Why This Approach? (Not Traditional RAG)
Limitations of Traditional RAG
Traditional RAG (Retrieval-Augmented Generation) has fundamental limitations for regulatory document analysis:
-
Chunks lose context - Splitting circulars destroys relationships between sections. A reference on page 5 to "Annexure B on page 23" becomes meaningless when chunked.
-
Cross-references are invisible - "See Exhibit B" or "as mentioned in Section 3.2" mean nothing to embeddings since the context is fragmented.
-
Similarity ≠ Relevance - Semantic matching finds similar text, not logical connections. Two sections might be semantically similar but reference completely different regulations.
-
Table structure is lost - RAG chunking breaks tables apart, making it impossible to extract tabular references accurately.
My Solution: Dual-Track Agentic Extraction
Inspired by agentic-file-search and LLM council , I use:
Track A (Global Context):
- Analyzes the entire document without chunking
- Leverages Gemini's large context window (up to 1M tokens)
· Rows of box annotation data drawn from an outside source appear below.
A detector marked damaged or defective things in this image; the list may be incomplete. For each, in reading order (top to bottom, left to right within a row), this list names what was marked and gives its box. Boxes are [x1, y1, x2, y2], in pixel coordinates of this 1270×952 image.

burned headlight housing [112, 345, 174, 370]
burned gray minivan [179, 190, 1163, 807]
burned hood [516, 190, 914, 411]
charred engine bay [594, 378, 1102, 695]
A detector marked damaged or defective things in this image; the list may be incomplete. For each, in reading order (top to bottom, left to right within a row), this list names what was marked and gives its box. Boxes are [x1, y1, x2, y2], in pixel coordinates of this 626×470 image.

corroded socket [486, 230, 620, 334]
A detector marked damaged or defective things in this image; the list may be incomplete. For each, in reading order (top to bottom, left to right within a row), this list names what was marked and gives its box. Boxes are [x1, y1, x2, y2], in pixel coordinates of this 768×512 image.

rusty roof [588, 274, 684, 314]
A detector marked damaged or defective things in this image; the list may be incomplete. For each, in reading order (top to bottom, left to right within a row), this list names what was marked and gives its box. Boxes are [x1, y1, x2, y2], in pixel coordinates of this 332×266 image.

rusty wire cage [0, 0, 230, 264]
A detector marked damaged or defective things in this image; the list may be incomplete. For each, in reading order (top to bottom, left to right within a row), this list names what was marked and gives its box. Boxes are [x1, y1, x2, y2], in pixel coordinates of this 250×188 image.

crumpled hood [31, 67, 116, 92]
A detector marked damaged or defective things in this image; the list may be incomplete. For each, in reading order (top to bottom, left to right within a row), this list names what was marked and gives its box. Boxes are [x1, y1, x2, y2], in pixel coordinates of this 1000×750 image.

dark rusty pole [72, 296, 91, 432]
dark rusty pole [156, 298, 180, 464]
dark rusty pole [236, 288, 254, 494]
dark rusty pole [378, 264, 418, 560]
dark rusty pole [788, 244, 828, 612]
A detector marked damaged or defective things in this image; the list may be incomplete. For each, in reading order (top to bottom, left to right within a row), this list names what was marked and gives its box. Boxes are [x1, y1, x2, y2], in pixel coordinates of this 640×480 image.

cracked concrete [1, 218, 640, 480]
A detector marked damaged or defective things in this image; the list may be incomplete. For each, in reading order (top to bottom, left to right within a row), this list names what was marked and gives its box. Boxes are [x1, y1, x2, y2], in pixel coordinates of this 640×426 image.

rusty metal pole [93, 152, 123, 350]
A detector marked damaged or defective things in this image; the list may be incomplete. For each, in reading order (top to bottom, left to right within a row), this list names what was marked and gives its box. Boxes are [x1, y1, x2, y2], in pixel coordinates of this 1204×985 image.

- Understands cross-page relationships and document structure
- Similar to having an expert read the full circular once
Track B (Agentic Exploration):
- Uses fs-explorer framework with 6 specialized tools
- Agent iteratively explores:
scan_folder→parse_file→grep→read - Follows cross-references dynamically (e.g., "see page 23" → agent reads page 23)
- Focuses on tables, footnotes, and annexures that Track A might miss
Consensus Stage (LLM Council):
- Merges both perspectives using AI consensus
- Deduplicates and resolves conflicts
- Assigns confidence based on agreement (both tracks found = high confidence)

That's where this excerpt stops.